2.4.4.2. Uçucu küllerin elastisite modülü üzerindeki etkisi

Uçucu kül kullanılan betonlarda, elastisite modülünün basınç dayanımına benzer özellikler gösterdiği kabul edilmektedir. Yani uçucu küllü betonlarda elastisite

modülü erken yaşlarda kontrol betonuna oranla düşük, ileriki yaşlarda ise daha yüksek olduğu söylenmektedir [43].

Berry et al., yapmış oldukları çalışmada, uçucu kül özelliklerinin az da olsa elastisite modülünü etkilediğini söylemişlerdir. Elastisite modülünün, kontrol betonuyla karşılaştırıldığında düşük dayanımlarda düşük, yüksek dayanımlarda ise yüksek değerlerde olduğunu saptamışlardır [16].

Galoeta et al., % 18 ve % 25 oranlarında F tipi uçucu kül içeren betonlarla yaptıkları çalışmalarda, elastisite modüllerinin aynı mukavemetteki kontrol betonu ile aynı olduğunu söylemişlerdir [52].
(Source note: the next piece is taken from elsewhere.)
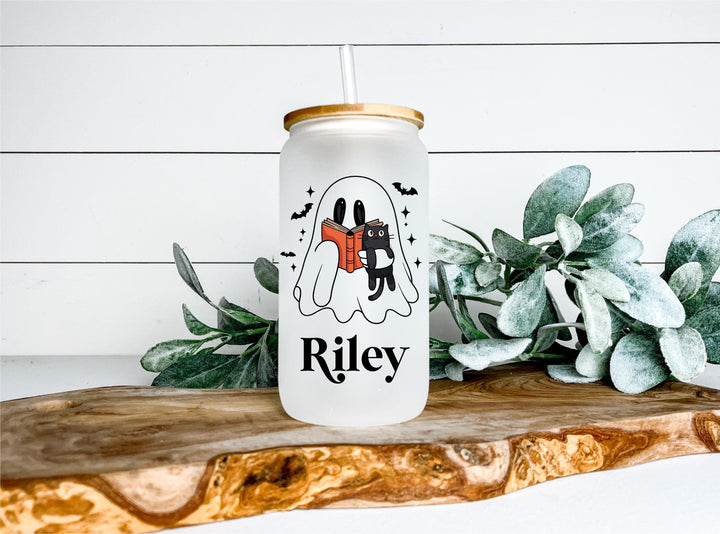 Personalized Halloween Glass Can with Ghost &amp; Cat | Custom Name Iced Coffee Cup | Cute Spooky Gift | Frosted Tumbler with Bamboo Lid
Joaquin et al., yüksek oranda F tipi uçucu kül kullandıkları betonlarda, elastisite modülünün erken yaşlarda düşük değerler verdiğini gözlemlemişlerdir [44].
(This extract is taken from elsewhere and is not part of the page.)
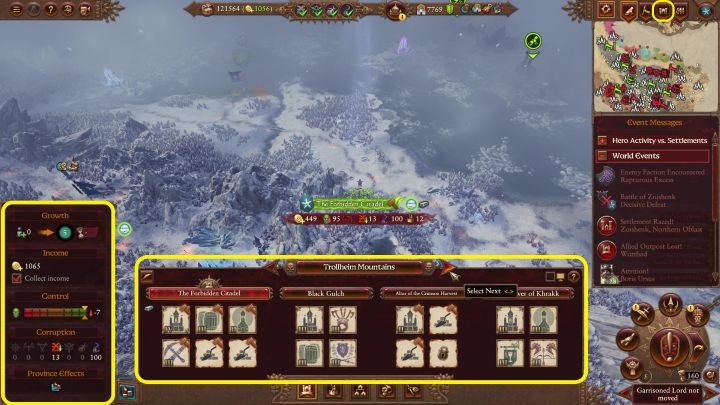 Nach Auswahl einer Siedlung erscheint der Provinzbildschirm – Total War Warhammer 3: Provinzen – Kampagnenkarte – Total War Warhammer 3 Guide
Yapılan çalışmalar sonucunda, uçucu külün elastisite modülü üzerindeki etkisi, basınç dayanımı üzerindeki etkisi kadar belirgin değildir. Elastisite modülünü, uçucu kül kullanmanın etkisinden çok, agrega ve çimento özelliğinin belirlediği bilinmektedir [42].

2.4.4.3. Uçucu küllerin sünme ve rötre üzerindeki etkisi

Uçucu küller, kullanıldıkları betonun dayanımına ve dayanım kazanma hızına etki ettiğinden dolayı, betonda sünme ve rötreye de etki etmektedir. Sünme ve rötre dayanımla ters orantılıdır. Yani dayanım azaldığında artar. Erken yaşlarda yüksek, ileriki yaşlarda ise düşüktür. Betondaki sünme ve rötreye etki eden faktörleri, ortamın sıcaklığını ve nem koşulları, betonun dayanımı, elastisite modülü, agrega miktarı, yükleme anındaki beton yaşı ve yükleme anındaki sünme gerilmesinin dayanıma oranı olarak sayılabilir [1,43].
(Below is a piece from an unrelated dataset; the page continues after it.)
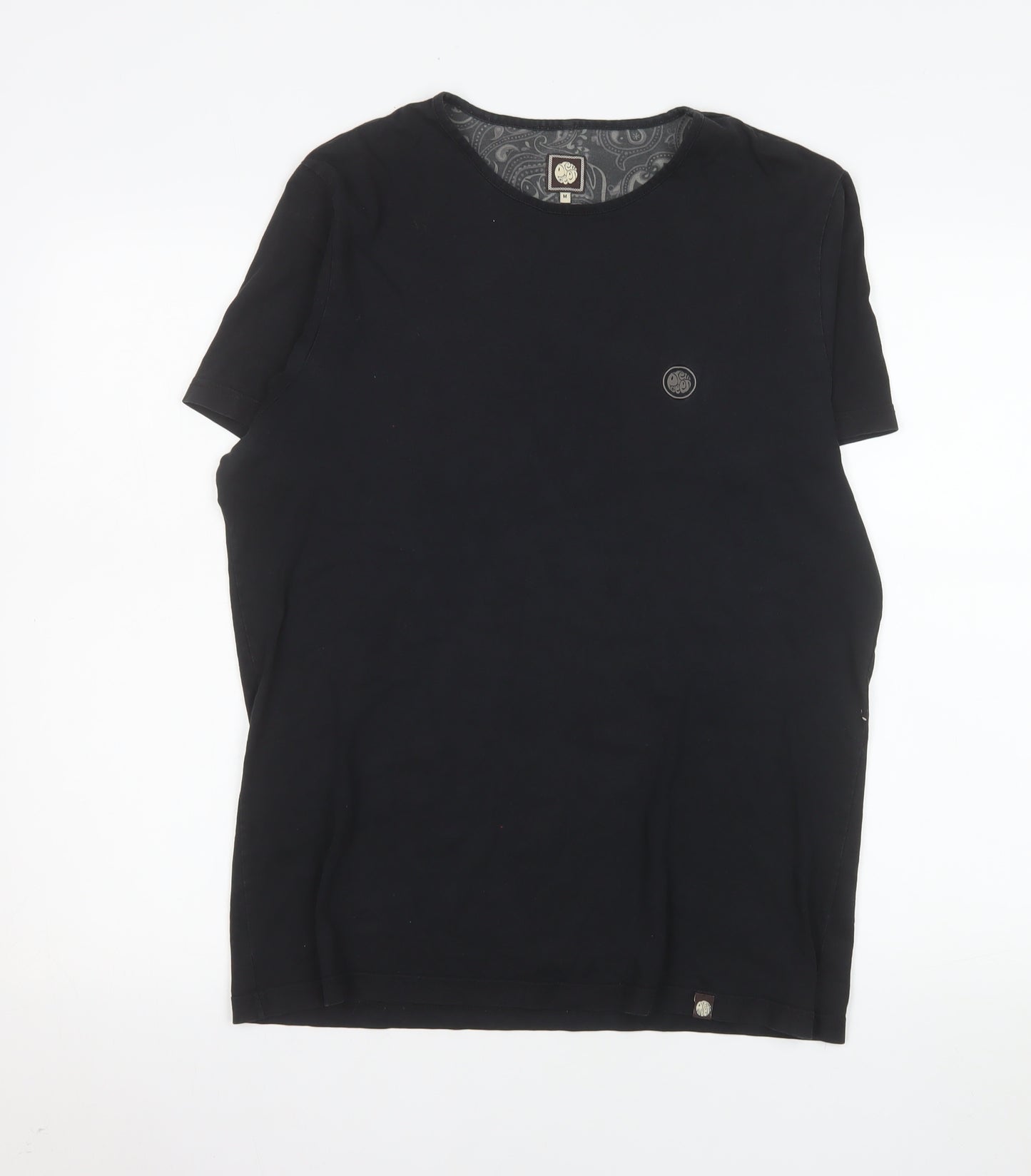 Pretty Green Women's Black Cotton Crew Neck T-Shirt M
Atiş’in F tipi yüksek miktarda uçucu kül içeren betonlarda yaptığı çalışmalar, uçucu kül kullanımının rötreyi azalttığını göstermektedir [45].

Brooks and Farrugia, % 30 ve % 70 ikame oranlarında ürettikleri uçucu küllü betonda sünmenin, uçucu kül miktarının artışı ile arttığını belirtmişlerdir [46].

Gifford and Ward yaptıkları çalışmalarda uçucu küllerin sünmeyi azalttığını, bunun nedeninin ise uçucu küllerin elastisite modülünü artırması ve toplam agrega miktarını arttırırken sünme için uygun hamur hacmini azaltması olduğunu söylemişlerdir [53].

Sonuç olarak, uçucu küllü betonlarda rötre davranışıyla sünme davranışı birbirine benzemekte ve betona olumlu yönde katkı sağlamaktadır.